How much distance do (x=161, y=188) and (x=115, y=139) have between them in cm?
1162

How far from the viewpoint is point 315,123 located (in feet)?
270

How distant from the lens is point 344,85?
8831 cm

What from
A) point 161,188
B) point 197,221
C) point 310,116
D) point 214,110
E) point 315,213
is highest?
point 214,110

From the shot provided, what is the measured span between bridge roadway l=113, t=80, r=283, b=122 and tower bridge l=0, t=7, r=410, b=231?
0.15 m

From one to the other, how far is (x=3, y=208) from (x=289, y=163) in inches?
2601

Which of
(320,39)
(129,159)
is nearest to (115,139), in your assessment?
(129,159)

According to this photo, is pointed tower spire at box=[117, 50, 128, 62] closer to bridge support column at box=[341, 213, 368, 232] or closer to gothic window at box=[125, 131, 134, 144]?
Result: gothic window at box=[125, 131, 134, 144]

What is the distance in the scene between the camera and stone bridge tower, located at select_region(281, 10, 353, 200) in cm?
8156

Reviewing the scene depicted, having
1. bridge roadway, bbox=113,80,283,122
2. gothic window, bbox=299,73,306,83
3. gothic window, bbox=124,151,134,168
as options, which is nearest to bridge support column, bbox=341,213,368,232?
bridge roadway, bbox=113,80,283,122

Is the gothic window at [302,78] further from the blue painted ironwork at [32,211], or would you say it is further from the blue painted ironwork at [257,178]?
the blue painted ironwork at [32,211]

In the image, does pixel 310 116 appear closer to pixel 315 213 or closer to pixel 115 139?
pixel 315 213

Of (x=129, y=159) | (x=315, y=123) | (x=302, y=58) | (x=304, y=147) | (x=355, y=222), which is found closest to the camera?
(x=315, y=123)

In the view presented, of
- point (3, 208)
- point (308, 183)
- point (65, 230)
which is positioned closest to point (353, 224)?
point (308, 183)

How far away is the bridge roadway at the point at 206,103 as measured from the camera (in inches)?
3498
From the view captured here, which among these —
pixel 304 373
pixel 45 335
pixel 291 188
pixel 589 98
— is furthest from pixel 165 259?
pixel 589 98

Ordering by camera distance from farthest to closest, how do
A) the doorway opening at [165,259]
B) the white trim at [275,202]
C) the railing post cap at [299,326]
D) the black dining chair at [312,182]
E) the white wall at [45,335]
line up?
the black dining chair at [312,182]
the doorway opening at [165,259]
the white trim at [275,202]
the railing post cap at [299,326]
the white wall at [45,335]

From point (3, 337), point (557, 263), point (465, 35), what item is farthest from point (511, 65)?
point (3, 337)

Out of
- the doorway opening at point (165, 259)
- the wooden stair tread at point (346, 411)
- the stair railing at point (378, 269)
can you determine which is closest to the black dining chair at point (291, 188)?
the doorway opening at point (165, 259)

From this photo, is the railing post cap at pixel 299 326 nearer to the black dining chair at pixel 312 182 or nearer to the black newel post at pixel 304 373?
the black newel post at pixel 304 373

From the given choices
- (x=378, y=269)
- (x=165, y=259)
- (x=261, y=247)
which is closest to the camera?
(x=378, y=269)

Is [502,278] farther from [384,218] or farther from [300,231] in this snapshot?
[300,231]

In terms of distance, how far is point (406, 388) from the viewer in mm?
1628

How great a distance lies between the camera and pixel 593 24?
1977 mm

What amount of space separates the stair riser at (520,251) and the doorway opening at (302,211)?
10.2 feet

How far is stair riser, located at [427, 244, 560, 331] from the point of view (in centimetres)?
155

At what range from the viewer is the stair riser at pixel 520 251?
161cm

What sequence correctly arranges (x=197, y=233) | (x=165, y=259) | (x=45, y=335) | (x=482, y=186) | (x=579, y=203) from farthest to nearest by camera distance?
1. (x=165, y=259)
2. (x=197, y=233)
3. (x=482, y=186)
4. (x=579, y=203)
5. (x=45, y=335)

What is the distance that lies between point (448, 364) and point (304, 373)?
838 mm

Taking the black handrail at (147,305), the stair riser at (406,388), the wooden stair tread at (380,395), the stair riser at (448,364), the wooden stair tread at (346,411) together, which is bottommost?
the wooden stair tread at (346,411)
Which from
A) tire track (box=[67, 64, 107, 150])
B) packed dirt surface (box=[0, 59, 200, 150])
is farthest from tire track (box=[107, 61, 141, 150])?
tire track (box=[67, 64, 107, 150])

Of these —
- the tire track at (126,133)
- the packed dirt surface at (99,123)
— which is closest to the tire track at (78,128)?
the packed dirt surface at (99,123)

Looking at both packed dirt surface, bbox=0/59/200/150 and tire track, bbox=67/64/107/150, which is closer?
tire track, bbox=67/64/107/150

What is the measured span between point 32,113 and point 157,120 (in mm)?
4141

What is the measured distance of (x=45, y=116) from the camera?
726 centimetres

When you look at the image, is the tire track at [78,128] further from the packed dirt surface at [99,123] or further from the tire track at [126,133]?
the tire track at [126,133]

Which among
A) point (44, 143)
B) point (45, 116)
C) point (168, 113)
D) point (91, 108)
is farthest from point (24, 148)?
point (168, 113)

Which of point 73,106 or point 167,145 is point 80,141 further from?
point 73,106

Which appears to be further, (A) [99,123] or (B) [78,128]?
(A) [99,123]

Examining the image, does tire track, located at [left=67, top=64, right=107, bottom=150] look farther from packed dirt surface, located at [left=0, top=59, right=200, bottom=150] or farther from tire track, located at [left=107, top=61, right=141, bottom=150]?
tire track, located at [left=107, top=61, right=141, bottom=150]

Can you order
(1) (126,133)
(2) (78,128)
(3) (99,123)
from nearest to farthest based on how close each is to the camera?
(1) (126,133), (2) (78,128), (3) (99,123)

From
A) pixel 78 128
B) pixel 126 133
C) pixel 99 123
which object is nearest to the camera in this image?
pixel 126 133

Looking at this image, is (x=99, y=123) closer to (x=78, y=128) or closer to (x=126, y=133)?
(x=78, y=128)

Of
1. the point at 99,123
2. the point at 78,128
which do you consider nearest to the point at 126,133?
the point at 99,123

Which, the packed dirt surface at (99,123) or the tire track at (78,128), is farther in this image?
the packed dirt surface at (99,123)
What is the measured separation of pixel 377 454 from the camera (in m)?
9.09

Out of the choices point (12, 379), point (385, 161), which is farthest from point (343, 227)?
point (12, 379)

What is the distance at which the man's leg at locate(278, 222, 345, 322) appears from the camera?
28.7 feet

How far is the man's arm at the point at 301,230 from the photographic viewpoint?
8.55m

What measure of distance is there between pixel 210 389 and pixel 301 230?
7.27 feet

|---|

WHAT TO WORK ON:
Put every line of the records above into a numbered list, leaving out the blank lines.

WRITTEN SOLUTION:
1. How much distance do (x=161, y=188) and (x=115, y=139) have between them in cm?
2. 1162
3. How far from the viewpoint is point 315,123 located (in feet)?
4. 270
5. How distant from the lens is point 344,85?
6. 8831 cm
7. What from
8. A) point 161,188
9. B) point 197,221
10. C) point 310,116
11. D) point 214,110
12. E) point 315,213
13. is highest?
14. point 214,110
15. From the shot provided, what is the measured span between bridge roadway l=113, t=80, r=283, b=122 and tower bridge l=0, t=7, r=410, b=231?
16. 0.15 m
17. From one to the other, how far is (x=3, y=208) from (x=289, y=163) in inches?
18. 2601
19. Which of
20. (320,39)
21. (129,159)
22. is nearest to (115,139), in your assessment?
23. (129,159)
24. According to this photo, is pointed tower spire at box=[117, 50, 128, 62] closer to bridge support column at box=[341, 213, 368, 232] or closer to gothic window at box=[125, 131, 134, 144]?
25. Result: gothic window at box=[125, 131, 134, 144]
26. What is the distance in the scene between the camera and stone bridge tower, located at select_region(281, 10, 353, 200) in cm?
27. 8156
28. Reviewing the scene depicted, having
29. 1. bridge roadway, bbox=113,80,283,122
30. 2. gothic window, bbox=299,73,306,83
31. 3. gothic window, bbox=124,151,134,168
32. as options, which is nearest to bridge support column, bbox=341,213,368,232?
33. bridge roadway, bbox=113,80,283,122
34. Is the gothic window at [302,78] further from the blue painted ironwork at [32,211], or would you say it is further from the blue painted ironwork at [257,178]?
35. the blue painted ironwork at [32,211]
36. In the image, does pixel 310 116 appear closer to pixel 315 213 or closer to pixel 115 139?
37. pixel 315 213
38. Of (x=129, y=159) | (x=315, y=123) | (x=302, y=58) | (x=304, y=147) | (x=355, y=222), which is found closest to the camera?
39. (x=315, y=123)
40. In the view presented, of
41. - point (3, 208)
42. - point (308, 183)
43. - point (65, 230)
44. which is positioned closest to point (353, 224)?
45. point (308, 183)
46. How far away is the bridge roadway at the point at 206,103 as measured from the camera (in inches)?
47. 3498
48. From the view captured here, which among these —
49. pixel 304 373
50. pixel 45 335
51. pixel 291 188
52. pixel 589 98
53. — is furthest from pixel 165 259?
54. pixel 589 98
55. Ordering by camera distance from farthest to closest, how do
56. A) the doorway opening at [165,259]
57. B) the white trim at [275,202]
58. C) the railing post cap at [299,326]
59. D) the black dining chair at [312,182]
60. E) the white wall at [45,335]
61. line up?
62. the black dining chair at [312,182]
63. the doorway opening at [165,259]
64. the white trim at [275,202]
65. the railing post cap at [299,326]
66. the white wall at [45,335]
67. From point (3, 337), point (557, 263), point (465, 35), what item is farthest from point (511, 65)?
68. point (3, 337)
69. Out of
70. - the doorway opening at point (165, 259)
71. - the wooden stair tread at point (346, 411)
72. - the stair railing at point (378, 269)
73. can you determine which is closest to the black dining chair at point (291, 188)?
74. the doorway opening at point (165, 259)
75. From this photo, is the railing post cap at pixel 299 326 nearer to the black dining chair at pixel 312 182 or nearer to the black newel post at pixel 304 373?
76. the black newel post at pixel 304 373
77. From the given choices
78. - (x=378, y=269)
79. - (x=165, y=259)
80. - (x=261, y=247)
81. which is closest to the camera?
82. (x=378, y=269)
83. Is [502,278] farther from [384,218] or farther from [300,231] in this snapshot?
84. [300,231]
85. In terms of distance, how far is point (406, 388) from the viewer in mm?
86. 1628
87. How great a distance lies between the camera and pixel 593 24?
88. 1977 mm
89. What amount of space separates the stair riser at (520,251) and the doorway opening at (302,211)?
90. 10.2 feet
91. How far is stair riser, located at [427, 244, 560, 331] from the point of view (in centimetres)?
92. 155
93. At what range from the viewer is the stair riser at pixel 520 251?
94. 161cm
95. What sequence correctly arranges (x=197, y=233) | (x=165, y=259) | (x=45, y=335) | (x=482, y=186) | (x=579, y=203) from farthest to nearest by camera distance?
96. 1. (x=165, y=259)
97. 2. (x=197, y=233)
98. 3. (x=482, y=186)
99. 4. (x=579, y=203)
100. 5. (x=45, y=335)
101. What is the distance that lies between point (448, 364) and point (304, 373)?
102. 838 mm
103. Taking the black handrail at (147,305), the stair riser at (406,388), the wooden stair tread at (380,395), the stair riser at (448,364), the wooden stair tread at (346,411) together, which is bottommost?
104. the wooden stair tread at (346,411)
105. Which from
106. A) tire track (box=[67, 64, 107, 150])
107. B) packed dirt surface (box=[0, 59, 200, 150])
108. is farthest from tire track (box=[107, 61, 141, 150])?
109. tire track (box=[67, 64, 107, 150])
110. Of these —
111. - the tire track at (126,133)
112. - the packed dirt surface at (99,123)
113. — which is closest to the tire track at (78,128)?
114. the packed dirt surface at (99,123)
115. Looking at both packed dirt surface, bbox=0/59/200/150 and tire track, bbox=67/64/107/150, which is closer?
116. tire track, bbox=67/64/107/150
117. What is the measured span between point 32,113 and point 157,120 (in mm)?
118. 4141
119. What is the measured distance of (x=45, y=116) from the camera?
120. 726 centimetres
121. When you look at the image, is the tire track at [78,128] further from the packed dirt surface at [99,123] or further from the tire track at [126,133]?
122. the tire track at [126,133]
123. Which among
124. A) point (44, 143)
125. B) point (45, 116)
126. C) point (168, 113)
127. D) point (91, 108)
128. is farthest from point (24, 148)?
129. point (168, 113)
130. Which of point 73,106 or point 167,145 is point 80,141 further from?
131. point 73,106
132. Which appears to be further, (A) [99,123] or (B) [78,128]?
133. (A) [99,123]
134. Examining the image, does tire track, located at [left=67, top=64, right=107, bottom=150] look farther from packed dirt surface, located at [left=0, top=59, right=200, bottom=150] or farther from tire track, located at [left=107, top=61, right=141, bottom=150]?
135. tire track, located at [left=107, top=61, right=141, bottom=150]
136. Can you order
137. (1) (126,133)
138. (2) (78,128)
139. (3) (99,123)
140. from nearest to farthest based on how close each is to the camera?
141. (1) (126,133), (2) (78,128), (3) (99,123)
142. From
143. A) pixel 78 128
144. B) pixel 126 133
145. C) pixel 99 123
146. which object is nearest to the camera in this image?
147. pixel 126 133
148. Looking at this image, is (x=99, y=123) closer to (x=78, y=128) or closer to (x=126, y=133)?
149. (x=78, y=128)
150. Of
151. 1. the point at 99,123
152. 2. the point at 78,128
153. which do you consider nearest to the point at 126,133?
154. the point at 99,123
155. Which, the packed dirt surface at (99,123) or the tire track at (78,128), is farther in this image?
156. the packed dirt surface at (99,123)
157. What is the measured separation of pixel 377 454 from the camera (in m)?
158. 9.09
159. Out of the choices point (12, 379), point (385, 161), which is farthest from point (343, 227)?
160. point (12, 379)
161. What is the distance at which the man's leg at locate(278, 222, 345, 322) appears from the camera?
162. 28.7 feet
163. How far is the man's arm at the point at 301,230 from the photographic viewpoint?
164. 8.55m
165. What measure of distance is there between pixel 210 389 and pixel 301 230?
166. 7.27 feet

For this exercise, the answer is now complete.